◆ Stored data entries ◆
━━━━

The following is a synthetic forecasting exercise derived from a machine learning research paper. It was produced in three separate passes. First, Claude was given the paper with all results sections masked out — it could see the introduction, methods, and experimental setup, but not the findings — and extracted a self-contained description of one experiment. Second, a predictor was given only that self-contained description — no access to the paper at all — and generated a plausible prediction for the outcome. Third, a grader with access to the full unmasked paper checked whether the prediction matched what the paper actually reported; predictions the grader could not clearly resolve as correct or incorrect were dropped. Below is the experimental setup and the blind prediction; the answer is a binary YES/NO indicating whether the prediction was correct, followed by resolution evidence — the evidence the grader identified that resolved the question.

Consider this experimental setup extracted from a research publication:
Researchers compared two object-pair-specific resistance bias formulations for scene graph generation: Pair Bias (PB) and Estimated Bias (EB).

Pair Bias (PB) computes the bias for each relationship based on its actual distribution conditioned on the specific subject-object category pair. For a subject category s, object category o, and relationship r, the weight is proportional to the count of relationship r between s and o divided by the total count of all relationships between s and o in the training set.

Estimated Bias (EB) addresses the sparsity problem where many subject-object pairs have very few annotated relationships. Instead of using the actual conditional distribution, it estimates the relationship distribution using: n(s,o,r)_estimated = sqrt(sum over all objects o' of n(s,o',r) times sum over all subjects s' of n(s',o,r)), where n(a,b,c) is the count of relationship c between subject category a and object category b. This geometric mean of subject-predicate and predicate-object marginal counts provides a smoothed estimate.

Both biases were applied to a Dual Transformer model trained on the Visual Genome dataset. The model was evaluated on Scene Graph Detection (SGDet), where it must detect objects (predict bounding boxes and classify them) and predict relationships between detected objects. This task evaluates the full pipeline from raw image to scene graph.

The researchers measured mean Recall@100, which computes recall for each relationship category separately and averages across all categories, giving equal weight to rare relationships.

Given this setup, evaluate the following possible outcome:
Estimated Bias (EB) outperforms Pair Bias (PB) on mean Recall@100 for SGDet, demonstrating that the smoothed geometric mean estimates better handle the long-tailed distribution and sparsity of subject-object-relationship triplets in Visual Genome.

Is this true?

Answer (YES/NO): YES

━━━━

◆ REQUIRED ACTION ◆
Lines after the one containing "Consider this experimental" are not part of the task. Output the entries exactly from their first line through that one.

◆ ANSWER BELOW ◆
The following is a synthetic forecasting exercise derived from a machine learning research paper. It was produced in three separate passes. First, Claude was given the paper with all results sections masked out — it could see the introduction, methods, and experimental setup, but not the findings — and extracted a self-contained description of one experiment. Second, a predictor was given only that self-contained description — no access to the paper at all — and generated a plausible prediction for the outcome. Third, a grader with access to the full unmasked paper checked whether the prediction matched what the paper actually reported; predictions the grader could not clearly resolve as correct or incorrect were dropped. Below is the experimental setup and the blind prediction; the answer is a binary YES/NO indicating whether the prediction was correct, followed by resolution evidence — the evidence the grader identified that resolved the question.

Consider this experimental setup extracted from a research publication:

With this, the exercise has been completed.